Could you change every "rough stone texture" in the material below to "coarse stone texture" and repeat all of it with nothing else altered?

=======

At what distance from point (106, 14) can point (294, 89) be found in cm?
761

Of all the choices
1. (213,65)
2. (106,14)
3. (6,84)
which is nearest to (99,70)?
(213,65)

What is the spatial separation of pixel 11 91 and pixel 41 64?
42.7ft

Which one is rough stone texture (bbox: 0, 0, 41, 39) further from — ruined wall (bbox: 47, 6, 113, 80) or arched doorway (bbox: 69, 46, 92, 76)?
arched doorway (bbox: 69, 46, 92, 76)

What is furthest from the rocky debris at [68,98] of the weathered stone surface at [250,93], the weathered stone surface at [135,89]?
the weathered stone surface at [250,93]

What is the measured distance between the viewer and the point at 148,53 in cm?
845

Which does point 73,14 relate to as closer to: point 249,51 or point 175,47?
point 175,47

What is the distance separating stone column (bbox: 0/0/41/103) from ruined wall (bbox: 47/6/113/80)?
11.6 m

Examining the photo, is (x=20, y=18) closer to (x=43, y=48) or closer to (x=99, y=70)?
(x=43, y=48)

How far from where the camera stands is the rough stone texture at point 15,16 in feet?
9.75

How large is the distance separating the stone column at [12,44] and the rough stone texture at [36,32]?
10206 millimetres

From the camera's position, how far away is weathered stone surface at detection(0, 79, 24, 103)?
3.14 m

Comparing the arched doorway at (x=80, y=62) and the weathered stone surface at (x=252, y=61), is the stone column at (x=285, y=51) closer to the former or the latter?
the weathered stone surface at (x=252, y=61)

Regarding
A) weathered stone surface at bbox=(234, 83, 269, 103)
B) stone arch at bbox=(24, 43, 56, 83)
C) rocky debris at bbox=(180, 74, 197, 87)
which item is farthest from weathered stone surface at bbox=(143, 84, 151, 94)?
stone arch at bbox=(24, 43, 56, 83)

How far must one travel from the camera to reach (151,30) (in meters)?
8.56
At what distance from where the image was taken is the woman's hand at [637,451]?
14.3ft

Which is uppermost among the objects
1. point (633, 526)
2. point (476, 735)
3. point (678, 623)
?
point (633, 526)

=======

REPLY TO THE TASK:
At what distance from point (106, 14) can point (294, 89) be found in cm?
761

Of all the choices
1. (213,65)
2. (106,14)
3. (6,84)
which is nearest to (99,70)?
(213,65)

What is the spatial separation of pixel 11 91 and pixel 41 64?
42.7ft

Which one is coarse stone texture (bbox: 0, 0, 41, 39) further from — ruined wall (bbox: 47, 6, 113, 80) or arched doorway (bbox: 69, 46, 92, 76)?
arched doorway (bbox: 69, 46, 92, 76)

What is furthest from the rocky debris at [68,98] of the weathered stone surface at [250,93], the weathered stone surface at [135,89]?
the weathered stone surface at [250,93]

What is the measured distance between the viewer and the point at 148,53 in cm?
845

Which does point 73,14 relate to as closer to: point 249,51 or point 175,47?
point 175,47

What is the distance separating stone column (bbox: 0/0/41/103) from ruined wall (bbox: 47/6/113/80)?
11.6 m

Examining the photo, is (x=20, y=18) closer to (x=43, y=48) or closer to (x=99, y=70)?
(x=43, y=48)

How far from where the camera stands is the coarse stone texture at point 15,16 in feet?
9.75

How large is the distance separating the stone column at [12,44] and the coarse stone texture at [36,32]?
10206 millimetres

From the camera's position, how far away is weathered stone surface at detection(0, 79, 24, 103)?
3.14 m

Comparing the arched doorway at (x=80, y=62) and the weathered stone surface at (x=252, y=61), is the stone column at (x=285, y=51) closer to the former or the latter?
the weathered stone surface at (x=252, y=61)

Regarding
A) weathered stone surface at bbox=(234, 83, 269, 103)
B) stone arch at bbox=(24, 43, 56, 83)
C) rocky debris at bbox=(180, 74, 197, 87)
which item is farthest from weathered stone surface at bbox=(143, 84, 151, 94)?
stone arch at bbox=(24, 43, 56, 83)

How far must one travel from the camera to reach (151,30) (in meters)?
8.56
At what distance from where the image was taken is the woman's hand at [637,451]?
14.3ft

Which is uppermost among the objects
1. point (633, 526)
2. point (476, 735)
3. point (678, 623)
?
point (633, 526)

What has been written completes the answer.